I wrote AdLimiter, (adlimiter.com) which eliminates certain ads from Google search result pages. It's really a demo for our site rating service, SiteTruth,but it has the internal machinery to find and remove ads. The basic idea is that it finds links to sites in the DOM, and works outward in the DOM to find the ad boundary. Then, if analysis of the link indicates the ad should be deleted, the offending section is deleted from the DOM. It takes one linear pass through the DOM to find ads. If the page changes, five seconds after the changes quiet down, another pass is made. This approach is reasonably general and requires little maintenance.

I once looked at AdBlock's code. Internally, AdBlock makes heavy use of regular expressions and does a lot of searching. It seems to be doing more work per page than should be necessary.

In some ways, Ghostery is more useful than AdBlock. It blocks most trackers, which reduces network I/O. Some ads disappear once their tracker is disabled. (CBS TV shows play without commercials if Ghostery is running.)

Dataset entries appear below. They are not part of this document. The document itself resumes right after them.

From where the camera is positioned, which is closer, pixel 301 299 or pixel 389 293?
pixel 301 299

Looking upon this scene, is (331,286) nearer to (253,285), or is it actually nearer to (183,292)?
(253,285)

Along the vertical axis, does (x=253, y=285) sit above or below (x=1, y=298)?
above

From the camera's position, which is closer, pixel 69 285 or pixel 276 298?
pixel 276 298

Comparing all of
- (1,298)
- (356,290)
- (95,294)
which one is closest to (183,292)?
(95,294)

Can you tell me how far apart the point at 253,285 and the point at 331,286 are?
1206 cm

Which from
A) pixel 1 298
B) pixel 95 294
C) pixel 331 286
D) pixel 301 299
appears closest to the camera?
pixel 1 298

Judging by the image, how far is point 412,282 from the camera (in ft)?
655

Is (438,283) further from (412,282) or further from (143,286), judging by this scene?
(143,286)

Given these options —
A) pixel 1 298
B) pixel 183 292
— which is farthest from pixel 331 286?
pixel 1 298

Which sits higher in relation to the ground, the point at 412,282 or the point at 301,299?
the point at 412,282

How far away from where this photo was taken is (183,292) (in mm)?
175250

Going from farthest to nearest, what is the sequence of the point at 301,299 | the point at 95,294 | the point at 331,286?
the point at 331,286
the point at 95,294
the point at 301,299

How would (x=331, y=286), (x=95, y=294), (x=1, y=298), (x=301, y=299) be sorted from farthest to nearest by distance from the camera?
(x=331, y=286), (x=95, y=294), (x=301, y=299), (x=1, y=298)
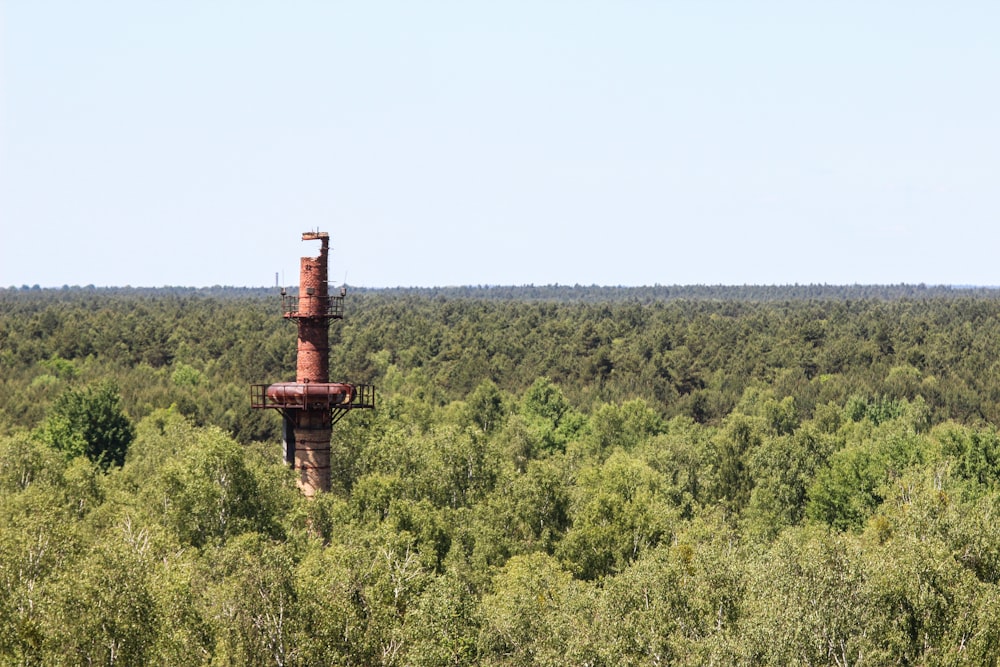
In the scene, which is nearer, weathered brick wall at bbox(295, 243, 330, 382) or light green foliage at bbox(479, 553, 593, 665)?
light green foliage at bbox(479, 553, 593, 665)

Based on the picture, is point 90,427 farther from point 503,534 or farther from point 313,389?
point 503,534

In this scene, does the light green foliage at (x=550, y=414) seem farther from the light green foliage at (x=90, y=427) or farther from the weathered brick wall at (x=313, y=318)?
the weathered brick wall at (x=313, y=318)

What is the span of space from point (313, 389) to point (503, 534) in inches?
523

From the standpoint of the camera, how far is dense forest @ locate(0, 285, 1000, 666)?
38438 mm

I've been toying with the idea of an ad blocker that uses simple machine learning. All content coming from off-site links gets a light grey overlay. If you click on the grey overlay, it disappears so you can view the content, and the off-site link is rated as less spammy. If you ignore the overlay, the off-site link is viewed as more spammy. The grey overlays gradually get more opaque over areas where you never remove them, and when they go fully opaque, the covered content is deleted completely.



Loading all content and placing overlays are precisely the reasons Addblock plus hogs so much RAM, as opposed to simply not loading the content.


There are two kind of filters: cosmetic ("element hiding") and network filters.

Network filters = to prevent the fetching of remote resources.

Cosmetic filters = to prevent portion of the DOM to be visible.

Adblock won't load any content when filtered through network filters, the requests to the remote server won't even be made.

The problem the article refers to is related to how cosmetic filters are implemented in Adblock. And that problem has nothing to do with "placing overlays", whatever that means.